Our memory is like an ear of corn. At least, that’s what Valerie Reyna was taught in graduate school.

Its Forrest Gumpish feel notwithstanding, the metaphor seemed scientifically sound. After all, researchers had already concluded there are two distinct types of memory: Verbatim, which allows us to recall what specifically happened at any given moment, and gist, which enables us to put the event in context and give it meaning.

“We were taught you extracted the gist from the verbatim memory,” recalled Reyna, an experimental psychologist and former senior research adviser to the U.S. Department of Education. “It was like husking an ear of corn. You threw away the husk, which was the verbatim, and you kept the gist, which was the kernel of meaning.”

There it was: Neat. Simple. Agrarian.

And also, as Reyna discovered over decades of subsequent research, wrong.

After conducting numerous studies with her partner, psychologist Charles Brainerd, Reyna concluded that verbatim and gist memory are separate, parallel systems. So separate, in fact, that “there is some evidence” they occupy different sections of the brain.

Reyna and Brainerd’s hypothesis, which they call “fuzzy trace theory,” explains how we can “remember” things that never really happened.

When an event occurs, verbatim memory records an accurate representation. But even as it is doing so, gist memory begins processing the information and determining how it fits into our existing storehouse of knowledge. Verbatim memories generally die away within a day or two, leaving only the gist memory, which records the event as we interpreted it.

Under certain circumstances, this can produce a phenomenon Reyna and her colleagues refer to as “phantom recollection.” She calls this “a powerful form of false alarm” in which gist memory — designed to look for patterns and fill in perceived gaps —creates a vivid but illusory image in our mind.
Mental snapshots soon fade; what lingers are our impressions of an occurrence, which are shaped by the meanings we attach to it…

“We’re looking at a number of things, including the effect of emotion on memory — how emotion interacts with your interpretation of events,” Reyna said. “Does arousal interfere with your encoding of memory? Does it ‘stamp it in,’ as some of the neuroscience literature suggests? The effect might be more complex than that.”

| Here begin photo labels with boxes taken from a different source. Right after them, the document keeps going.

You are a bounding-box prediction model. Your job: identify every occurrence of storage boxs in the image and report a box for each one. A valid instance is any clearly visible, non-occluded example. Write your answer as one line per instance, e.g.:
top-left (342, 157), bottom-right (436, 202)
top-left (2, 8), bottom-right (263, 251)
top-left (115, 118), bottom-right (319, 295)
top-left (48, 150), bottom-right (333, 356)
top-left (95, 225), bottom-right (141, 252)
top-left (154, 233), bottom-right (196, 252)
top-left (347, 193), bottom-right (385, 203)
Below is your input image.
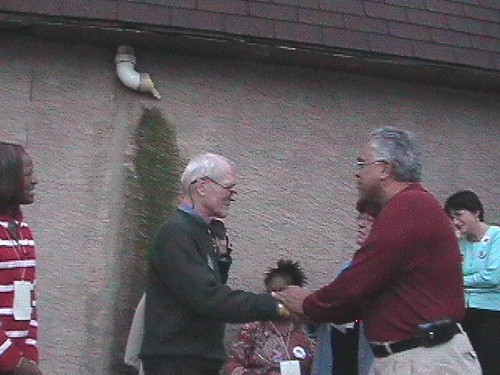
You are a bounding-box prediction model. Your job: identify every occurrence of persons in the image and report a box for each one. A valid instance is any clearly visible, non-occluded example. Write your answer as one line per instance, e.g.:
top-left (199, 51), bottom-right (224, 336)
top-left (445, 188), bottom-right (500, 375)
top-left (142, 151), bottom-right (309, 374)
top-left (1, 141), bottom-right (43, 375)
top-left (271, 124), bottom-right (486, 375)
top-left (224, 258), bottom-right (316, 375)
top-left (305, 196), bottom-right (384, 373)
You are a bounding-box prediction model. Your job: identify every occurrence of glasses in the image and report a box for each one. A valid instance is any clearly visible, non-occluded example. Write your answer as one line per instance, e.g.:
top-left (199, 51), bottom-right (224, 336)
top-left (354, 157), bottom-right (390, 169)
top-left (201, 175), bottom-right (237, 194)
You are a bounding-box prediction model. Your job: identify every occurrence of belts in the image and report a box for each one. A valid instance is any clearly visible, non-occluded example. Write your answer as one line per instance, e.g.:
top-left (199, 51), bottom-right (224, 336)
top-left (369, 325), bottom-right (462, 359)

One question that can’t be answered in the lab is why, in evolutionary terms, we would develop two separate memory systems. Reyna, who has given this considerable thought, noted that if all we had was our rapidly fading verbatim memory, “it would be very hard to function — especially in an oral culture. Cognition appears to be engineered around gist memory, which endures and is stable.”

Consider the case of one of our prehistoric ancestors who is attacked by a saber-toothed tiger but manages to escape before being eaten. Verbatim memory would tell him precisely where the altercation took place, exactly what the tiger looked like and what tree he climbed to get beyond the animal’s reach. Gist memory would tell him: “Tigers are dangerous. If I go walking in the forest after dark, I’d better bring my spear.”

The first would be interesting; the second, essential. As Reyna wryly noted, “You don’t have to count the stripes to know the tiger is bad.”